FRAGMENTO ELEGIDO.
Rafael Poch
Si este fuera un mundo decente, en su plaza mayor levantaría un monumento a Eduard Snowden. El joven ex agente americano ha informado al mundo de que el secreto y la privacidad en las comunicaciones, un derecho fundamental, no existe. Y lo ha hecho a sabiendas de lo que se jugaba. A sabiendas de que se enfrentaba a un poder enorme, el de su gobierno, que tortura, encarcela indefinidamente sin cargos, somete a un trato inhumano a disidentes similares como el soldado Bradley Manning, exento de cualquier posibilidad de juicio justo, y que ha normalizado la práctica del asesinato extrajudicial, incluso de ciudadanos americanos con cuatro casos conocidos, entre ellos un adolescente de 16 años.
Snowden sabía que su vida se vería arruinada por su decisión, que probablemente no volvería a ver a su familia ni podría regresar a su país, en caso de que no lo hiciera esposado. Conocía el precio de meterle el dedo en el ojo al Imperio, y a pesar de todo decidió actuar. Puso por delante su conciencia. La conciencia que insta a los funcionarios de su país, mediante juramento, a “defender la Constitución de los Estados Unidos, frente a enemigos externos e internos”. La conciencia a la que el Tribunal de crímenes de guerra de Nuremberg apeló, al proclamar tras la Segunda Guerra Mundial que, “los individuos tienen deberes internacionales que trascienden a la obligación nacional de obedecer, por lo que los ciudadanos tienen derecho a violar las leyes nacionales para impedir crímenes contra la paz y la humanidad”.
Por poner su consciencia por delante de su destino personal, Eduard Snowden merece ser admirado y públicamente reconocido por el común de sus semejantes. Es decir, es un héroe.
La siguiente pregunta es qué son el presidente Obama y los demás hombres de Estado que persiguen a Snowden por activa y pasiva, organizando su acoso mediante un potentísimo esfuerzo diplomático y policial, o colaborando en ese esfuerzo con episodios tan vergonzosos como la negación de espacio aéreo al presidente boliviano, por sospechas de que llevaba en su avión a Snowden. Y la respuesta a esa pregunta es que el Presidente Obama es, en el mejor de los casos, un rehén de un sistema irreformable, y que sus cómplices europeos son unos miserables vasallos.
Obama llegó a la presidencia sobre la crítica a la guerra iraquí de George W. Bush. No alteró la agenda de la “seguridad nacional” lanzada por el Imperio aprovechando la oportunidad brindada por los atentados del 11 de septiembre de 2001, sino que la enmendó. Se fue de Irak, pero apretó en Afg/Pak. Multiplicó el poder y la libertad del Joint Special Operation Command (JSOC) y potenció las operaciones de asesinato a cargo de los grupos de operaciones especiales y de los drones hasta una escala que los hombres de Bush ni siquiera soñaron. Prometió cerrar Guantánamo, la más conocida isla del archipiélago de cárceles y centros de tortura secretos sembrados por todo el mundo, pero no lo hizo.

TAREA PEDIDA.
Sigue escribiendo el texto sobre Snowden a partir de su última frase, manteniendo el mismo tono.

INFORMACIÓN DADA.

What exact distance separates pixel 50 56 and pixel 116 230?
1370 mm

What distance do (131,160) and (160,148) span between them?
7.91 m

RESULTADO.
En palabras de Noam Chomsky, Obama es otro presidente norteamericano criminal, uno más en la serie. Su campaña fue pagada por Wall Street, así que no había que hacerse muchas ilusiones desde el principio. El sociólogo americano Norman Birnbaum, no le niega a Obama algunas buenas intenciones de cambio, pero el caso es que no se ha opuesto a los asesinatos extrajudiciales de los drones -que frecuentemente precisan órdenes directas y personales suyas para ser ejecutados- ni a la vigilancia total, ni a tantas otras cosas, por la sencilla razón de que es un “prisionero de ese aparato” de la seguridad nacional. Ese aparato, dice Birnbaum, “tiene sus propias leyes y sabe perfectamente como disciplinar a la gente”.
Birnbaum rememora los asesinatos de los Kennedy, el de Martin Luher King y otros personajes de la vida americana que llegaron a representar determinados riesgos de reforma, y estima que, “nuestro sistema tiene formas y maneras de advertir para que no se superen determinados límites”. “Creo”, dice Birnbaum en una entrevista con Deutschlandfunk, “que en el caso de Obama el presidente ha hecho para su persona esa lectura de nuestra historia”.
Enfrentado a una situación similar, Mijail Gorbachov fue valiente: su determinación de cambio y reforma fue por delante de su realismo y pragmatismo. Llegado el momento, prefirió quemarse a claudicar, confiando, quizá, en ser recompensado “por la historia”, sí, pero asumiendo claros riesgos físicos que incluyeron un golpe de estado contra él. Que algo así no haya sido posible en Estados Unidos, no tiene que ver tanto con la calidad de las personas, sino seguramente con el sistema.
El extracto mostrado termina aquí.